Al-Qadhi Abu Al-Fath bin Daqiq Al-Ied mengatakan: “Setelah aku berkumpul dengannya kulihat beliau adalah seseorang yang semua ilmu ada di depan matanya. Kapan saja beliau menginginkannya, beliau tinggal mengambilnya, terserah beliau. Dan aku pernah berkata kepadanya: “Aku tidak pernah menyangka akan tercipta manusia seperti Anda.”
Penguasaan Ibnu Taimiyah dalam beberapa ilmu sangat sempurna, yakni dalam tafsir, aqidah, hadits, fiqh, bahasa arab dan berbagai cabang ilmu pengetahuan Islam lainnya, hingga beliau melampaui kemampuan para ulama zamannya.
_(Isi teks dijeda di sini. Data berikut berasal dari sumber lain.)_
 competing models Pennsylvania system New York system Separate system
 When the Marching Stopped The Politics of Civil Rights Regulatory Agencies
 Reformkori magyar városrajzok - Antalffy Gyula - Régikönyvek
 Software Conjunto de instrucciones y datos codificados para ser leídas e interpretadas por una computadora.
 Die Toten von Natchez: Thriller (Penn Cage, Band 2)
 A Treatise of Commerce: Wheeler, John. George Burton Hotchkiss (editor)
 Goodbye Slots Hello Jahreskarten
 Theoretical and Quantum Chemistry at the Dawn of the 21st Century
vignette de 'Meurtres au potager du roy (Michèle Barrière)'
Al ‘Allamah Kamaluddin bin Az Zamlakany (wafat th. 727 H) pernah berkata: “Apakah ia ditanya tentang suatu bidang ilmu, maka siapa pun yang mendengar atau melihat (jawabannya) akan menyangka bahwa dia seolah-olah hanya membidangi ilmu itu. Orang pun akan yakin bahwa tidak ada seorang pun yang bisa menandinginya”. Para Fuqaha dari berbagai kalangan. Jika duduk bersamanya pasti mereka akan mengambil pelajaran bermanfaat bagi kelengkapan madzhab-madzhab mereka yang sebelumnya belum pernah diketahui. Belum pernah terjadi, ia bisa dipatahkan hujjahnya. Beliau tidak pernah berkata tentang suatu cabang ilmu baik ilmu syariat atau ilmu lain, melainkan dari masing-masing ahli ilmu itu pasti terhenyak. Beliau mempunyai goresan tinta indah, ungkapan-ungkapan, susunan, pembagian kata dan penjelasannya sangat bagus dalam penyusunan buku-buku.”
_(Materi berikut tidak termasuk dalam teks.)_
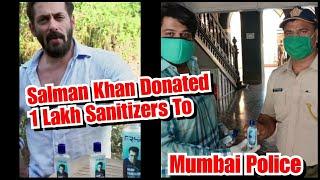 Salman Khan Donated 1 Lakh Sanitizers To Mumbai Police For This Reason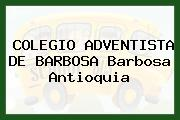 Colegio Adventista De Barbosa Barbosa Antioquia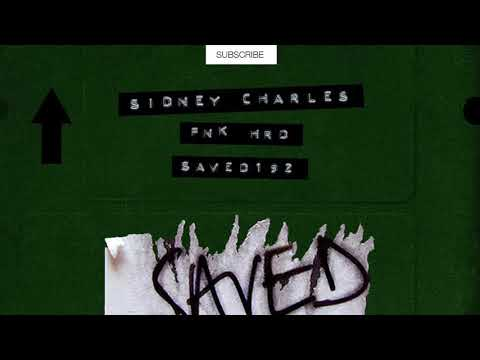 Sidney Charles - Fnk Hrd  (Extended Mix) [SAVED EXCLUSIVE]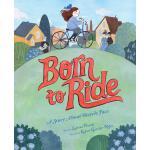 """英文原版 骑车的权利 女性与""""自行车脸""""的故事 Kelsey Garrity-Riley插画 精装绘本 Born to"""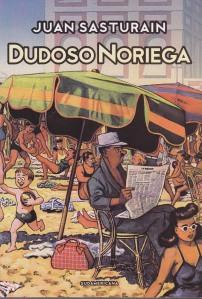 Dudoso Noriega. Juan Sasturain. Penguin House Mondadori.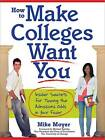 How to Make Colleges Want You: Insider Secrets for Tipping the Admissions Odds in Your Favor by Mike Moyer (Paperback / softback, 2008)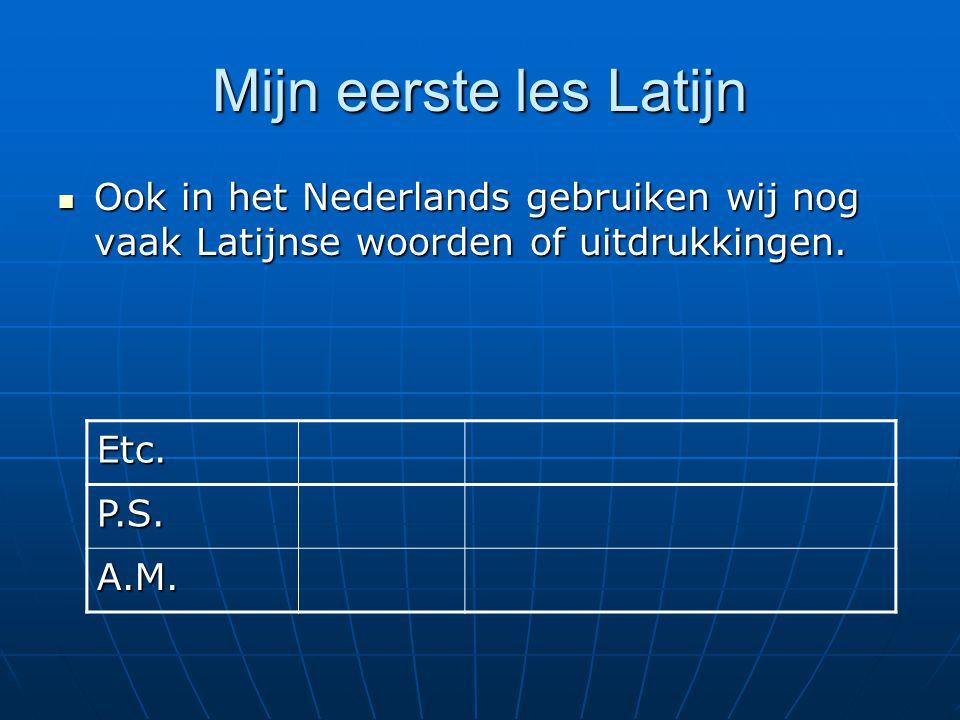 Ook in het Nederlands gebruiken wij nog vaak Latijnse woorden of uitdrukkingen. Ook in het Nederlands gebruiken wij nog vaak Latijnse woorden of uitdr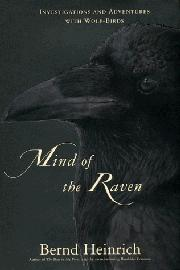 THE MIND OF A RAVEN by Bernd Heinrich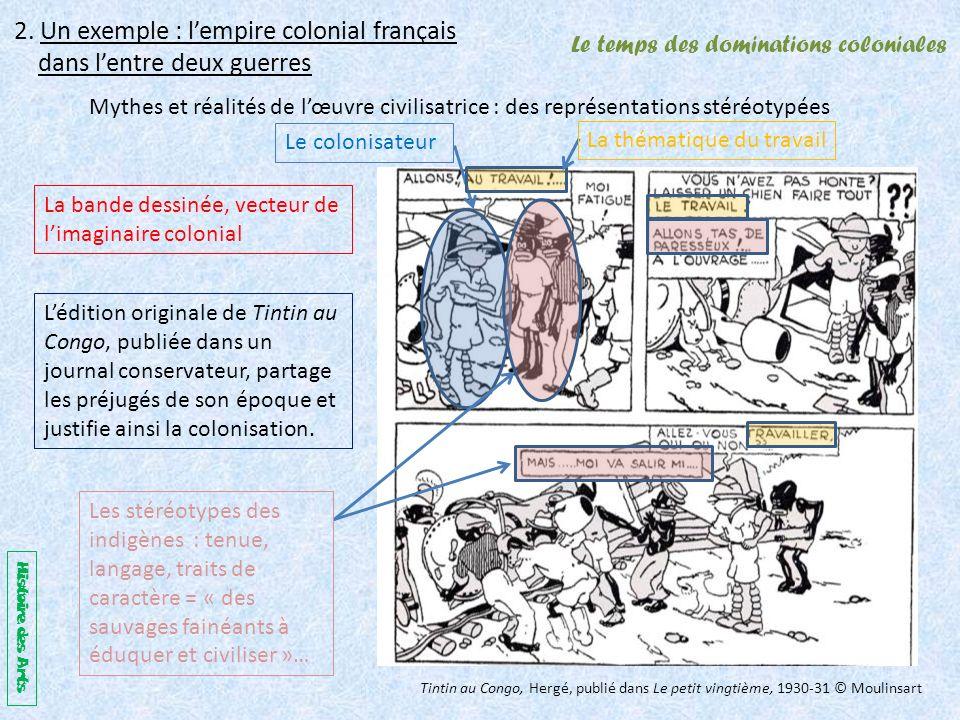 Le temps des dominations coloniales 2.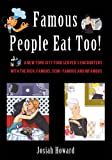 img - for Famous People Eat Too! book / textbook / text book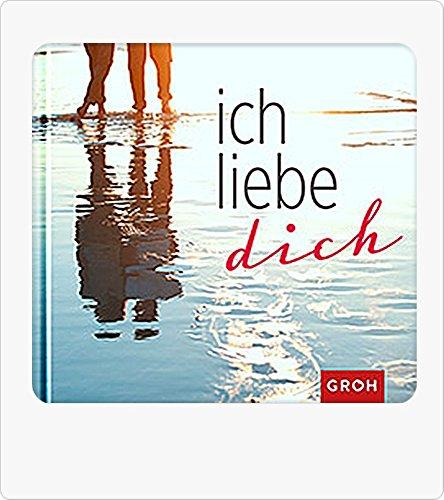 Geschenkbuch Ich liebe dich - Geschenke zum Valentinstag, Hochzeit, Jahrestag u. Geburtstag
Imam adz Dzahabi t (wafat th. 748 H) juga berkata: “Dia adalah lambang kecerdasan dan kecepatan memahami. Paling hebat pemahamannya terhadap al Kitab was Sunnah serta perbedaan pendapat, dan lautan dalil naqli. Pada zamannya, beliau adalah satu-satunya baik dalam hal ilmu, zuhud, keberanian, kemurahan, amar ma’ruf, nahi mungkar, dan banyaknya buku-buku yang disusun dan amat menguasai hadits dan fiqh.
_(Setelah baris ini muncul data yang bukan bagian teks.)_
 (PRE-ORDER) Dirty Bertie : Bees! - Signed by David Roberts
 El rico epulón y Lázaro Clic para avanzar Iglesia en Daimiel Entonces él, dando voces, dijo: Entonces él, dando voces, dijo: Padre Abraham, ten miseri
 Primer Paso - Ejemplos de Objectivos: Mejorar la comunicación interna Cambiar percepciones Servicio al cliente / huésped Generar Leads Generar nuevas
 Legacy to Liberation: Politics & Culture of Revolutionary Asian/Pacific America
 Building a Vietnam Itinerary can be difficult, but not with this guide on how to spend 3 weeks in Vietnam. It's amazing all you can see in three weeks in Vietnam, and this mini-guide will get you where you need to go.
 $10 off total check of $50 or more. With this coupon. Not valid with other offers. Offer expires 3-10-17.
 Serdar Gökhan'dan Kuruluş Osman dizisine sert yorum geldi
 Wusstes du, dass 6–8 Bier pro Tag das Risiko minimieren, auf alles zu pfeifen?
Pada umurnya yang ketujuh belas beliau sudah siap mengajar dan berfatwa, amat menonjol dalam bidang tafsir, ilmu ushul dan semua ilmu-ilmu lain, baik pokok-pokoknya maupun cabang-cabangnya, detailnya dan ketelitiannya. Pada sisi lain adz Dzahabi mengatakan: “Dia mempunyai pengetahuan yang sempurna mengenai rijal (mata rantai sanad), al jarhu wat ta’dil, thabaqah-thabaqah sanad, pengetahuan ilmu-ilmu hadits antara shahih dan dhaif, hafal matan-matan hadits yang menyendiri padanya. Maka tidak seorangpun pada waktu itu yang bisa menyamai atau mendekati tingkatannya”. Adz-Dzahabi berkata lagi, bahwa: “Setiap hadits yang tidak diketahui oleh Ibnu Taimiyah, maka itu bukanlah hadist”.
Demikian antara lain beberapa pujian ulama terhadap beliau.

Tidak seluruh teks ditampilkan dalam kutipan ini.